Tuesday, August 21, 2012

The Walking Dead Volume 16: A Larger World (2012)



"Scintillating" is not a word that I would use for any of the last, what, half dozen trade collections of The Walking Dead (give or take?) This edition was better than the worst of those, but not as good as the best, so we'll go with "fair to middling." It's funny that I read this before The Girl Who Owned a City: The Graphic Novel, but am reviewing it after, and am only just now struck by the similarities. O.T. Nelson's survivalist epic probably wasn't a direct influence, but it's funny that both books are about sheepish townfolk in isolated post-apocalyptic communities seeking out roving mercenaries to fend off predatory gangs.
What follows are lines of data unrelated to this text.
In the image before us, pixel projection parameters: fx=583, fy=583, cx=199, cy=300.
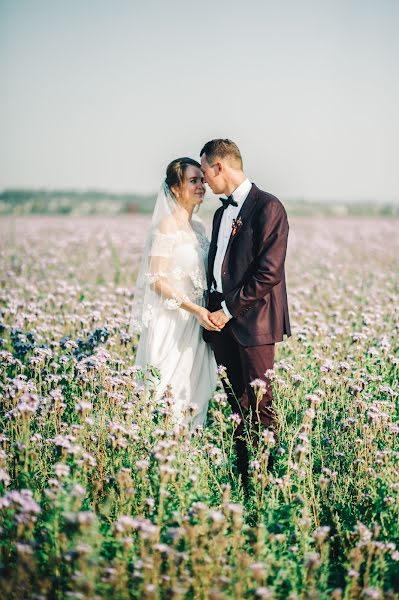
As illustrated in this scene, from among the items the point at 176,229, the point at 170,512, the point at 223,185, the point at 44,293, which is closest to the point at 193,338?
the point at 176,229

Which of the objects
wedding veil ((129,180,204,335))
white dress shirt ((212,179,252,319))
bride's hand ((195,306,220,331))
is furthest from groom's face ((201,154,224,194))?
bride's hand ((195,306,220,331))

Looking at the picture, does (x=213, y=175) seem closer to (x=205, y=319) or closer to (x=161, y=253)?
(x=161, y=253)

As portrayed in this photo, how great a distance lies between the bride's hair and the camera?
13.4 feet

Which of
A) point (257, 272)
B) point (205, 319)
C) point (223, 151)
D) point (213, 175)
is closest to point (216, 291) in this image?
point (205, 319)

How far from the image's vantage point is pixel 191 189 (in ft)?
13.5

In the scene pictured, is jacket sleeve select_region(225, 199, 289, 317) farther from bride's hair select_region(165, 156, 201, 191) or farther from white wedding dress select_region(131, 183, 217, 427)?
bride's hair select_region(165, 156, 201, 191)

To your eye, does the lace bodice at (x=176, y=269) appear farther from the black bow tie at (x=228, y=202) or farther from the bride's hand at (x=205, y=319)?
the black bow tie at (x=228, y=202)

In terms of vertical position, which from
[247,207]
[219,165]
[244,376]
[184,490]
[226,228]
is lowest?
[184,490]

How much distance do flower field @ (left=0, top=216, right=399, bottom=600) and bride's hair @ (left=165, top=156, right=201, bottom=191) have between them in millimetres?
1293

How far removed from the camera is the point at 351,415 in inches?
137

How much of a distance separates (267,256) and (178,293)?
0.81 m

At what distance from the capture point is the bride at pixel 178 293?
4078 mm

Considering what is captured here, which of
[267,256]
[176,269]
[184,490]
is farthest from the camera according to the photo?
[176,269]

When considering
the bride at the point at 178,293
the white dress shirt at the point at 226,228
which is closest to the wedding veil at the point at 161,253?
the bride at the point at 178,293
Kirkman's story works better as a comic book than Nelson's, though, but at their heart both are transparent appropriations of westerns transplanted into a modestly sci-fi milieu.
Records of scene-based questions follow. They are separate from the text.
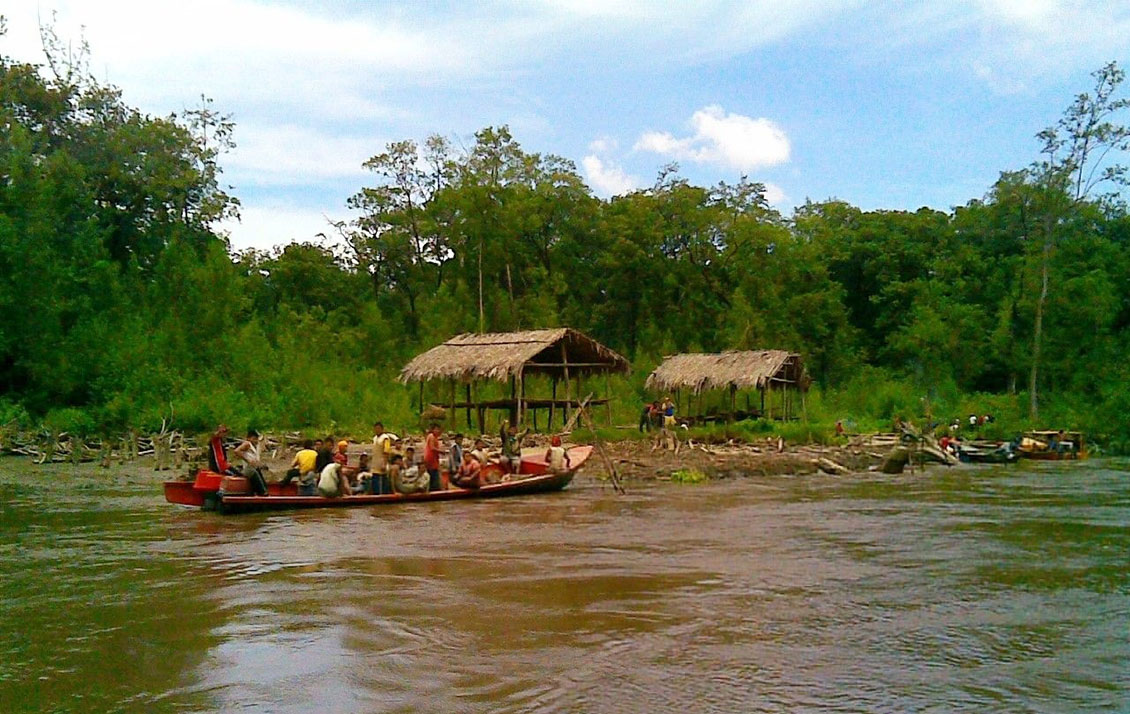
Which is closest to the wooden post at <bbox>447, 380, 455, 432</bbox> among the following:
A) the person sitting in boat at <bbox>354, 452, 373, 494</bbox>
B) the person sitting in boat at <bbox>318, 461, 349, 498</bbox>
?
the person sitting in boat at <bbox>354, 452, 373, 494</bbox>

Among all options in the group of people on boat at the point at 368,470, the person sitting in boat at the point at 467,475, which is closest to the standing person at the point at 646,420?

Things in Riverdale are samey-samey. Andrea appears to have her own disconnected rotary phone to the afterlife, a ploy to heighten her compatibility with Rick (fuck, she's dying in #100, isn't she?) Sophia running around in this book reminded me that I never gave a shit about her, and she simply triggers cognitive dissonance with the TV version. A Marty Sue takes down Michonne and Abraham, so Boba Fett. Carl does something very Carl-y, and then walking walking walking, new digs revealed in a two page spread. Cue another naive, ineffectual leader to contrast against Rick. Swagger, headbutting, new old plan, misguided optimism before an inevitable colossal failure in a future volume. Formula much?

I know there's a big death coming up. I don't want who it is spoiled, but I pray it's Rick. For what it was, this trade was well done, but we're stuck in a repeating story cycle that bores me to tears.